Dictation

Dictation runtime setup

The dictation pipeline uses an LLM runtime for block classification and the optional project-context rewrite. Project Facts enrichment is deterministic and needs no model. Pick a local model backend or point HoldSpeak at an OpenAI-compatible endpoint. The model names below are suggestions, not requirements. Bring your own (see docs/MODELS.md).

Apple Silicon

recommended on M-series

Use MLX on Apple Silicon when available.
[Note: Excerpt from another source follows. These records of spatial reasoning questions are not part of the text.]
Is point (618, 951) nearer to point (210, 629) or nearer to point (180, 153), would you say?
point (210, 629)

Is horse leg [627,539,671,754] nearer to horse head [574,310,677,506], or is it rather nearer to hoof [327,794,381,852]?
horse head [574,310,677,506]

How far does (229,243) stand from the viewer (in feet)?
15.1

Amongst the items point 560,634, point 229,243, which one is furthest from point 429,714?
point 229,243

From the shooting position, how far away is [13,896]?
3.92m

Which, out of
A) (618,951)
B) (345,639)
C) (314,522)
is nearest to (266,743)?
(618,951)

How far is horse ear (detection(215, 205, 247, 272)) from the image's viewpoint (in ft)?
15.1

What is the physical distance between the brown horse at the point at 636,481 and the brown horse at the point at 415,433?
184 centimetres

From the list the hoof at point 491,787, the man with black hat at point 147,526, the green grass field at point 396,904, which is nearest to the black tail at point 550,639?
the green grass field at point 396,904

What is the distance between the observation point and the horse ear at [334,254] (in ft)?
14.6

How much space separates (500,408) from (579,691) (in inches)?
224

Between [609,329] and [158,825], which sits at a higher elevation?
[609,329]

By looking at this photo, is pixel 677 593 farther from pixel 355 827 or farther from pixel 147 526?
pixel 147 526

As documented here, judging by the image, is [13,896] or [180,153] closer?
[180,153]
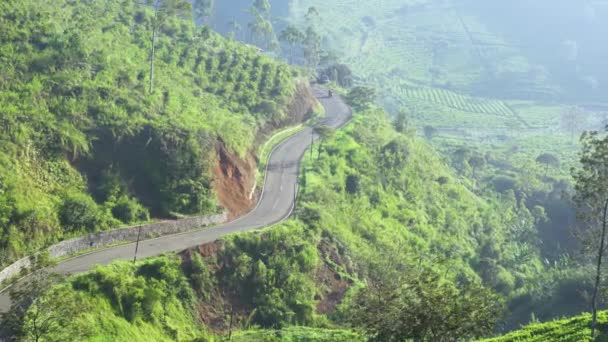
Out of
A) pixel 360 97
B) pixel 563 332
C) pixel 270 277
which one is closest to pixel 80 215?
pixel 270 277

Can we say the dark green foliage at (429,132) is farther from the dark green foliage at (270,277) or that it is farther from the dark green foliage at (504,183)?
the dark green foliage at (270,277)

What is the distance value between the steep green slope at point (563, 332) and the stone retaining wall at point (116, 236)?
30054 millimetres

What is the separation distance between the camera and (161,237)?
2061 inches

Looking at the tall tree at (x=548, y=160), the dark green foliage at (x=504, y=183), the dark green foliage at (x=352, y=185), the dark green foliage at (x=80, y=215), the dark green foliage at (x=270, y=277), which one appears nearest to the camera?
the dark green foliage at (x=80, y=215)

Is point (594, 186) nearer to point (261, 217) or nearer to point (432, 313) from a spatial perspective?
point (432, 313)

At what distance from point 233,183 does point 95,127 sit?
1562 centimetres

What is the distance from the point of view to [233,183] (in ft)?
211

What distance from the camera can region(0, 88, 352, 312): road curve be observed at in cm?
4572

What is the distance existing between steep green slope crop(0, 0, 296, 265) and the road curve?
2860 mm

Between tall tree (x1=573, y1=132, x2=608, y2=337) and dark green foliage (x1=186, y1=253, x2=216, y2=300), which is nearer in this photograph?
tall tree (x1=573, y1=132, x2=608, y2=337)

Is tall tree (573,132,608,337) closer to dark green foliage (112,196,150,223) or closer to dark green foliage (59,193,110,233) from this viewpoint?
dark green foliage (112,196,150,223)

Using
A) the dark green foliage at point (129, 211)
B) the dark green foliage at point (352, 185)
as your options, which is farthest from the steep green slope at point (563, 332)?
the dark green foliage at point (352, 185)

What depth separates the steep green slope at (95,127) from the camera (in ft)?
159

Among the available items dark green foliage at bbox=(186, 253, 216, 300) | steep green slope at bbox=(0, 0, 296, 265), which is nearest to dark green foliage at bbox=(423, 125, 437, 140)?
steep green slope at bbox=(0, 0, 296, 265)
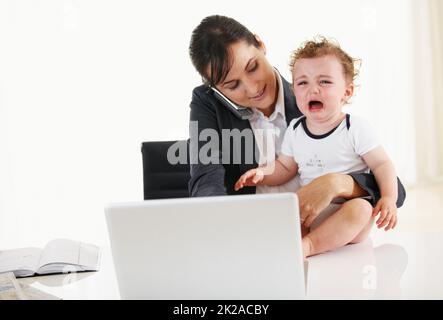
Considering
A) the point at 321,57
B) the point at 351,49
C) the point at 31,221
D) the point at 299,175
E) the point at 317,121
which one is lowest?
the point at 31,221

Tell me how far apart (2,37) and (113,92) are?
0.70m

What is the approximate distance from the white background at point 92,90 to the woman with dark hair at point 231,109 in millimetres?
1785

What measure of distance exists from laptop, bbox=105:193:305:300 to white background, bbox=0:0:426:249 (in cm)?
249

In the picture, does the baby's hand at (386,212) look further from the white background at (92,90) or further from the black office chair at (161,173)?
the white background at (92,90)

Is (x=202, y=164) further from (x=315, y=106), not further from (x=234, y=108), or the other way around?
(x=315, y=106)

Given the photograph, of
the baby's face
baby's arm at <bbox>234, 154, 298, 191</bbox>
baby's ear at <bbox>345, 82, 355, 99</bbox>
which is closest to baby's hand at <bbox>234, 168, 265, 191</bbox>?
baby's arm at <bbox>234, 154, 298, 191</bbox>

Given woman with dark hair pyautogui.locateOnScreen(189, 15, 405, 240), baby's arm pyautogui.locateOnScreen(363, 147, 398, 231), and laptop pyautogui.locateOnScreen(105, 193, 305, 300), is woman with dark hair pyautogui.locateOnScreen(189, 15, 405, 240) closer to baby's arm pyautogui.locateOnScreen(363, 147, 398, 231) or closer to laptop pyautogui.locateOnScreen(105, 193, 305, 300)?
baby's arm pyautogui.locateOnScreen(363, 147, 398, 231)

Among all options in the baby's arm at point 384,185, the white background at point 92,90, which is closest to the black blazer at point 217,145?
the baby's arm at point 384,185

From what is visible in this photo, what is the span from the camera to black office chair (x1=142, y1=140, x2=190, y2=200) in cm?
189

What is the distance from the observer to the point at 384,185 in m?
1.40

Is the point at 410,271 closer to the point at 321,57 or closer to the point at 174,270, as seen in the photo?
the point at 174,270

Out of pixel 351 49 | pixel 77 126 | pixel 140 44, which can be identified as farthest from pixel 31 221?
pixel 351 49

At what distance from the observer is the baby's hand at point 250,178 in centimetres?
153

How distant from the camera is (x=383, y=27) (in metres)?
4.07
The model below is a suggestion — any MLX chat model works; bring your own.

Install + download (example model).
uv pip install -e '.[dictation-mlx]'

# Example — swap for any current MLX chat model:
huggingface-cli download mlx-community/Qwen3.5-8B-MLX-4bit --local-dir ~/Models/mlx/Qwen3.5-8B-MLX-4bit

Default model path: ~/Models/mlx/Qwen3.5-8B-MLX-4bit

OpenAI-compatible endpoint

local server or hosted API

Use openai_compatible for LM Studio, Ollama's OpenAI bridge, vLLM, llama.cpp server, LiteLLM, or hosted OpenAI-compatible APIs.

Install + configure endpoint.
uv pip install -e '.[dictation-openai]'

# Example config slice:
# "dictation": {
#   "pipeline": { "enabled": true },
#   "runtime": {
#     "backend": "openai_compatible",
#     "openai_compatible_base_url": "http://127.0.0.1:8000/v1",
#     "openai_compatible_model": "qwen3.5-8b-instruct",
#     "openai_compatible_api_key_env": "OPENAI_API_KEY",
#     "openai_compatible_timeout_seconds": 8
#   }
# }

No GGUF/MLX file is required in HoldSpeak; the endpoint owns model loading and serving.

Set openai_compatible_timeout_seconds to cap rewrite latency. If the endpoint times out or returns malformed output, HoldSpeak preserves the original transcript and reports the failure in dry-run/readiness output.

Cross-platform GGUF

linux x86_64 · macOS fallback

Use llama_cpp on Linux x86_64, or as a macOS fallback. On macOS arm64, build with Metal flags. The model below is a suggestion — any GGUF chat model works.

Install + download (example model).
CMAKE_ARGS="-DGGML_METAL=on" uv pip install -e '.[dictation-llama]'

mkdir -p ~/Models/gguf
# Example — swap for any current GGUF chat model:
huggingface-cli download bartowski/Qwen3.5-4B-Instruct-GGUF \
  Qwen3.5-4B-Instruct-Q4_K_M.gguf --local-dir ~/Models/gguf --local-dir-use-symlinks False

Default model path: ~/Models/gguf/Qwen3.5-4B-Instruct-Q4_K_M.gguf

Enable runtime

Enable the dictation pipeline from the Runtime tab, or set dictation.pipeline.enabled in ~/.config/holdspeak/config.json.

Readiness and doctor only show commands; they do not install packages or download models.